**REQUESTS**.
(1) In the text on the 813 tube amplifier, what rating is given for the Hammond power transformer?
(2) Continue the discussion of the 813 tube amplifier from its final sentence onward.

**TEXT SHOWN**.
----------------

I am putting together a push-pull power amplifier based on the 813 power
tube. It will have about 1.5 to 1.7kV on the plates and put out at least
260 watts into a 9k load.

I am not new to high voltage tube circuits, but this is the first time I
will be working with potentials this high (above 1kV). I am aware of all of
the usual safety precautions, but I was hoping to get some specific tips for
putting together a design like this from some people who work with these
sort of voltages, hence the posting here.

For the plate supply, I have a Hammond power transformer laying around here
rated at 1000-0-1000 volts @ 200mA. From the ap notes on the 813, I am know
that the tubes will idle at about 50 mA and peak at about 305 mA. Would
this Hammond be ok for this type of use? I dont *think* I would be drawing
300 mils anywhere near continuously, but you never know. This amp will be
part of a bass guitar amplifier for live performance use.


If the XFmer is 1000-0-1000 with rectifiers (Full wave configuration)
you can count on around 1550V at 200ma or ~310W DC power.
You can load that higher if the peak to average is in the 300W range.
If you use a full wave bridge you can get twice the voltage and run
the same 200ma at ~2800-3000V for 600W.

----------------

**PROVIDED INFORMATION**.
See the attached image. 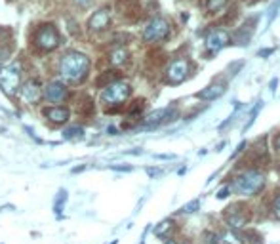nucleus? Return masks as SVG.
I'll return each mask as SVG.
<instances>
[{
	"instance_id": "nucleus-8",
	"label": "nucleus",
	"mask_w": 280,
	"mask_h": 244,
	"mask_svg": "<svg viewBox=\"0 0 280 244\" xmlns=\"http://www.w3.org/2000/svg\"><path fill=\"white\" fill-rule=\"evenodd\" d=\"M42 97L53 105H59L69 99V88L61 80H52L42 88Z\"/></svg>"
},
{
	"instance_id": "nucleus-13",
	"label": "nucleus",
	"mask_w": 280,
	"mask_h": 244,
	"mask_svg": "<svg viewBox=\"0 0 280 244\" xmlns=\"http://www.w3.org/2000/svg\"><path fill=\"white\" fill-rule=\"evenodd\" d=\"M44 116L48 120L53 122V124H65L69 118H71V111L63 105H52V107H46L44 111Z\"/></svg>"
},
{
	"instance_id": "nucleus-1",
	"label": "nucleus",
	"mask_w": 280,
	"mask_h": 244,
	"mask_svg": "<svg viewBox=\"0 0 280 244\" xmlns=\"http://www.w3.org/2000/svg\"><path fill=\"white\" fill-rule=\"evenodd\" d=\"M90 57L82 52H69L59 61V75L69 84H80L88 78L90 73Z\"/></svg>"
},
{
	"instance_id": "nucleus-33",
	"label": "nucleus",
	"mask_w": 280,
	"mask_h": 244,
	"mask_svg": "<svg viewBox=\"0 0 280 244\" xmlns=\"http://www.w3.org/2000/svg\"><path fill=\"white\" fill-rule=\"evenodd\" d=\"M164 244H177V242H175V240H172V238H168V240Z\"/></svg>"
},
{
	"instance_id": "nucleus-29",
	"label": "nucleus",
	"mask_w": 280,
	"mask_h": 244,
	"mask_svg": "<svg viewBox=\"0 0 280 244\" xmlns=\"http://www.w3.org/2000/svg\"><path fill=\"white\" fill-rule=\"evenodd\" d=\"M229 197V187H223V189L217 191V198H225Z\"/></svg>"
},
{
	"instance_id": "nucleus-18",
	"label": "nucleus",
	"mask_w": 280,
	"mask_h": 244,
	"mask_svg": "<svg viewBox=\"0 0 280 244\" xmlns=\"http://www.w3.org/2000/svg\"><path fill=\"white\" fill-rule=\"evenodd\" d=\"M172 231H173V221L172 219H164V221H160V223L154 227V235L158 238H166L170 237Z\"/></svg>"
},
{
	"instance_id": "nucleus-10",
	"label": "nucleus",
	"mask_w": 280,
	"mask_h": 244,
	"mask_svg": "<svg viewBox=\"0 0 280 244\" xmlns=\"http://www.w3.org/2000/svg\"><path fill=\"white\" fill-rule=\"evenodd\" d=\"M21 95H23V99H25L27 103H33V105H36V103L42 99V86H40V82L36 80V78H31V80H27L21 84L19 88Z\"/></svg>"
},
{
	"instance_id": "nucleus-27",
	"label": "nucleus",
	"mask_w": 280,
	"mask_h": 244,
	"mask_svg": "<svg viewBox=\"0 0 280 244\" xmlns=\"http://www.w3.org/2000/svg\"><path fill=\"white\" fill-rule=\"evenodd\" d=\"M74 4H76L80 10H86V8L92 6V0H74Z\"/></svg>"
},
{
	"instance_id": "nucleus-19",
	"label": "nucleus",
	"mask_w": 280,
	"mask_h": 244,
	"mask_svg": "<svg viewBox=\"0 0 280 244\" xmlns=\"http://www.w3.org/2000/svg\"><path fill=\"white\" fill-rule=\"evenodd\" d=\"M116 80H118V71H105V73L95 80V84H97L99 88H105V86H109V84H113V82Z\"/></svg>"
},
{
	"instance_id": "nucleus-4",
	"label": "nucleus",
	"mask_w": 280,
	"mask_h": 244,
	"mask_svg": "<svg viewBox=\"0 0 280 244\" xmlns=\"http://www.w3.org/2000/svg\"><path fill=\"white\" fill-rule=\"evenodd\" d=\"M132 94V86L124 80H116L113 84H109L101 92V101L105 105H122Z\"/></svg>"
},
{
	"instance_id": "nucleus-23",
	"label": "nucleus",
	"mask_w": 280,
	"mask_h": 244,
	"mask_svg": "<svg viewBox=\"0 0 280 244\" xmlns=\"http://www.w3.org/2000/svg\"><path fill=\"white\" fill-rule=\"evenodd\" d=\"M223 240H227L229 244H242V238L238 235H234V233H225L223 235Z\"/></svg>"
},
{
	"instance_id": "nucleus-9",
	"label": "nucleus",
	"mask_w": 280,
	"mask_h": 244,
	"mask_svg": "<svg viewBox=\"0 0 280 244\" xmlns=\"http://www.w3.org/2000/svg\"><path fill=\"white\" fill-rule=\"evenodd\" d=\"M177 116V111L173 107H164V109H156L153 113H149L143 120V126L147 128H153V126H158V124H166V122L173 120Z\"/></svg>"
},
{
	"instance_id": "nucleus-30",
	"label": "nucleus",
	"mask_w": 280,
	"mask_h": 244,
	"mask_svg": "<svg viewBox=\"0 0 280 244\" xmlns=\"http://www.w3.org/2000/svg\"><path fill=\"white\" fill-rule=\"evenodd\" d=\"M273 147L280 153V134H276V136H274V139H273Z\"/></svg>"
},
{
	"instance_id": "nucleus-3",
	"label": "nucleus",
	"mask_w": 280,
	"mask_h": 244,
	"mask_svg": "<svg viewBox=\"0 0 280 244\" xmlns=\"http://www.w3.org/2000/svg\"><path fill=\"white\" fill-rule=\"evenodd\" d=\"M61 44V34L55 29V25L48 23V25H40L34 33V46L44 52H53L55 48Z\"/></svg>"
},
{
	"instance_id": "nucleus-25",
	"label": "nucleus",
	"mask_w": 280,
	"mask_h": 244,
	"mask_svg": "<svg viewBox=\"0 0 280 244\" xmlns=\"http://www.w3.org/2000/svg\"><path fill=\"white\" fill-rule=\"evenodd\" d=\"M198 206H200V202L198 200H193V202H189L185 206V208H183V212H185V214H191V212H196L198 210Z\"/></svg>"
},
{
	"instance_id": "nucleus-32",
	"label": "nucleus",
	"mask_w": 280,
	"mask_h": 244,
	"mask_svg": "<svg viewBox=\"0 0 280 244\" xmlns=\"http://www.w3.org/2000/svg\"><path fill=\"white\" fill-rule=\"evenodd\" d=\"M269 54H273V50H261L259 55H269Z\"/></svg>"
},
{
	"instance_id": "nucleus-20",
	"label": "nucleus",
	"mask_w": 280,
	"mask_h": 244,
	"mask_svg": "<svg viewBox=\"0 0 280 244\" xmlns=\"http://www.w3.org/2000/svg\"><path fill=\"white\" fill-rule=\"evenodd\" d=\"M84 136V128L82 126H69V128L63 130V137L65 139H80Z\"/></svg>"
},
{
	"instance_id": "nucleus-22",
	"label": "nucleus",
	"mask_w": 280,
	"mask_h": 244,
	"mask_svg": "<svg viewBox=\"0 0 280 244\" xmlns=\"http://www.w3.org/2000/svg\"><path fill=\"white\" fill-rule=\"evenodd\" d=\"M65 200H67V191L63 189L57 193V200H55V212H57V214L61 212V204L65 202Z\"/></svg>"
},
{
	"instance_id": "nucleus-16",
	"label": "nucleus",
	"mask_w": 280,
	"mask_h": 244,
	"mask_svg": "<svg viewBox=\"0 0 280 244\" xmlns=\"http://www.w3.org/2000/svg\"><path fill=\"white\" fill-rule=\"evenodd\" d=\"M128 59H130V52L126 48H116L109 54V63L114 65V67H120V65L128 63Z\"/></svg>"
},
{
	"instance_id": "nucleus-2",
	"label": "nucleus",
	"mask_w": 280,
	"mask_h": 244,
	"mask_svg": "<svg viewBox=\"0 0 280 244\" xmlns=\"http://www.w3.org/2000/svg\"><path fill=\"white\" fill-rule=\"evenodd\" d=\"M231 187H233V191L238 193V195L253 197V195H257V193L265 187V176H263L261 172H257V170H250V172L236 177Z\"/></svg>"
},
{
	"instance_id": "nucleus-11",
	"label": "nucleus",
	"mask_w": 280,
	"mask_h": 244,
	"mask_svg": "<svg viewBox=\"0 0 280 244\" xmlns=\"http://www.w3.org/2000/svg\"><path fill=\"white\" fill-rule=\"evenodd\" d=\"M109 25H111V14H109V10H105V8L93 12V15L88 19V29L92 33H103L105 29H109Z\"/></svg>"
},
{
	"instance_id": "nucleus-6",
	"label": "nucleus",
	"mask_w": 280,
	"mask_h": 244,
	"mask_svg": "<svg viewBox=\"0 0 280 244\" xmlns=\"http://www.w3.org/2000/svg\"><path fill=\"white\" fill-rule=\"evenodd\" d=\"M168 36H170V23L164 17H153L143 29V40L149 44L166 40Z\"/></svg>"
},
{
	"instance_id": "nucleus-28",
	"label": "nucleus",
	"mask_w": 280,
	"mask_h": 244,
	"mask_svg": "<svg viewBox=\"0 0 280 244\" xmlns=\"http://www.w3.org/2000/svg\"><path fill=\"white\" fill-rule=\"evenodd\" d=\"M273 212H274V216L280 219V195L276 198H274V202H273Z\"/></svg>"
},
{
	"instance_id": "nucleus-31",
	"label": "nucleus",
	"mask_w": 280,
	"mask_h": 244,
	"mask_svg": "<svg viewBox=\"0 0 280 244\" xmlns=\"http://www.w3.org/2000/svg\"><path fill=\"white\" fill-rule=\"evenodd\" d=\"M147 172H149V176H156V174H160V170H154V168H149Z\"/></svg>"
},
{
	"instance_id": "nucleus-26",
	"label": "nucleus",
	"mask_w": 280,
	"mask_h": 244,
	"mask_svg": "<svg viewBox=\"0 0 280 244\" xmlns=\"http://www.w3.org/2000/svg\"><path fill=\"white\" fill-rule=\"evenodd\" d=\"M246 237L250 238V244H263L261 242V237L257 235V233H248Z\"/></svg>"
},
{
	"instance_id": "nucleus-21",
	"label": "nucleus",
	"mask_w": 280,
	"mask_h": 244,
	"mask_svg": "<svg viewBox=\"0 0 280 244\" xmlns=\"http://www.w3.org/2000/svg\"><path fill=\"white\" fill-rule=\"evenodd\" d=\"M227 4V0H208L206 2V12L208 14H217L219 10Z\"/></svg>"
},
{
	"instance_id": "nucleus-24",
	"label": "nucleus",
	"mask_w": 280,
	"mask_h": 244,
	"mask_svg": "<svg viewBox=\"0 0 280 244\" xmlns=\"http://www.w3.org/2000/svg\"><path fill=\"white\" fill-rule=\"evenodd\" d=\"M204 242H206V244H217V242H219V237H217L215 233H212V231H206V233H204Z\"/></svg>"
},
{
	"instance_id": "nucleus-17",
	"label": "nucleus",
	"mask_w": 280,
	"mask_h": 244,
	"mask_svg": "<svg viewBox=\"0 0 280 244\" xmlns=\"http://www.w3.org/2000/svg\"><path fill=\"white\" fill-rule=\"evenodd\" d=\"M227 225L231 229H242L246 225V216L242 212H229L227 214Z\"/></svg>"
},
{
	"instance_id": "nucleus-5",
	"label": "nucleus",
	"mask_w": 280,
	"mask_h": 244,
	"mask_svg": "<svg viewBox=\"0 0 280 244\" xmlns=\"http://www.w3.org/2000/svg\"><path fill=\"white\" fill-rule=\"evenodd\" d=\"M0 88L6 95H15L21 88L19 65H4L0 67Z\"/></svg>"
},
{
	"instance_id": "nucleus-14",
	"label": "nucleus",
	"mask_w": 280,
	"mask_h": 244,
	"mask_svg": "<svg viewBox=\"0 0 280 244\" xmlns=\"http://www.w3.org/2000/svg\"><path fill=\"white\" fill-rule=\"evenodd\" d=\"M225 90H227L225 82H213V84L206 86L204 90H200L198 97L200 99H204V101H213V99H217L219 95L225 94Z\"/></svg>"
},
{
	"instance_id": "nucleus-12",
	"label": "nucleus",
	"mask_w": 280,
	"mask_h": 244,
	"mask_svg": "<svg viewBox=\"0 0 280 244\" xmlns=\"http://www.w3.org/2000/svg\"><path fill=\"white\" fill-rule=\"evenodd\" d=\"M227 42H229V34H227L225 31H221V29L212 31L206 38V50L210 52V54H217L221 48L225 46Z\"/></svg>"
},
{
	"instance_id": "nucleus-7",
	"label": "nucleus",
	"mask_w": 280,
	"mask_h": 244,
	"mask_svg": "<svg viewBox=\"0 0 280 244\" xmlns=\"http://www.w3.org/2000/svg\"><path fill=\"white\" fill-rule=\"evenodd\" d=\"M189 75H191V63L187 59H173L164 73V82L166 84H181Z\"/></svg>"
},
{
	"instance_id": "nucleus-15",
	"label": "nucleus",
	"mask_w": 280,
	"mask_h": 244,
	"mask_svg": "<svg viewBox=\"0 0 280 244\" xmlns=\"http://www.w3.org/2000/svg\"><path fill=\"white\" fill-rule=\"evenodd\" d=\"M255 17L253 19H248L242 27L236 31V36H234V40H236V44H240V46H246L248 42H250V36H252V33L255 31Z\"/></svg>"
}]
</instances>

----------------

**EXPECTED ANSWERS**.
(1) 1000-0-1000 volts at 200 mA.

(2)
The nasty with a 3000V supply is everything has to stand at least
10KV (allow for transients at least 2x or 3x the supply). Also 813s
may arc over at this high a voltage. (use 4-400s!).

The caveat is for sound amps and music overbuilding is a good thing.
Serious overbuilding is sometime required for commercial (stage)
use. Nothing worse than an amp smoking when the perfromer was.
Most I knew back when used multiple smaller amps rather than one
BIG one all driven from one head.


I want to use solid state rectifiers and in studying some older ARRL
handbooks, they tell you to use equalizing resistors and small caps across
series-strung diodes to get up to the peak inverse voltage you need.
However I have seen a newer part in Mouser, made by Rectron, rated at 800mA
and 8kV PIV. Would something like this be all I would need (four in a
bridge configuration)? I would think it would be easier than making all of
those strings up from individual diodes. Or is there a better way?


Either way works. follow the recommeded add xxx percent over rating to
prevent the smoke from escaping.

I want to use a choke-input supply and I happen to have a large old filter
reactor made by Chicago Transformer rated at 20H @ 250mA, with a test
voltage of 6kV.


Ok to 250ma and the power xfmer is 200ma so it's a winner to those
limits. You can go past that but then heating and peak to average
considerations apply (and shorter life is possible).

As for filter caps, I guess the cheapest way to go is to string together
series electrolytics with balancing resistors.


It is the way to go. Lots of them! Don't forget all those resistors
are eating up that limited 200ma, they are needed but it emphasizes
the limited transformer your using.

Also I have seen a lot of supplies use soft-start relays in the primary -
would you think this would be necessary in this application? I am looking
to get about 1.6kV out of this supply.


Yes, saves popping mains fuses from power on surges and also is
easier on the HV components.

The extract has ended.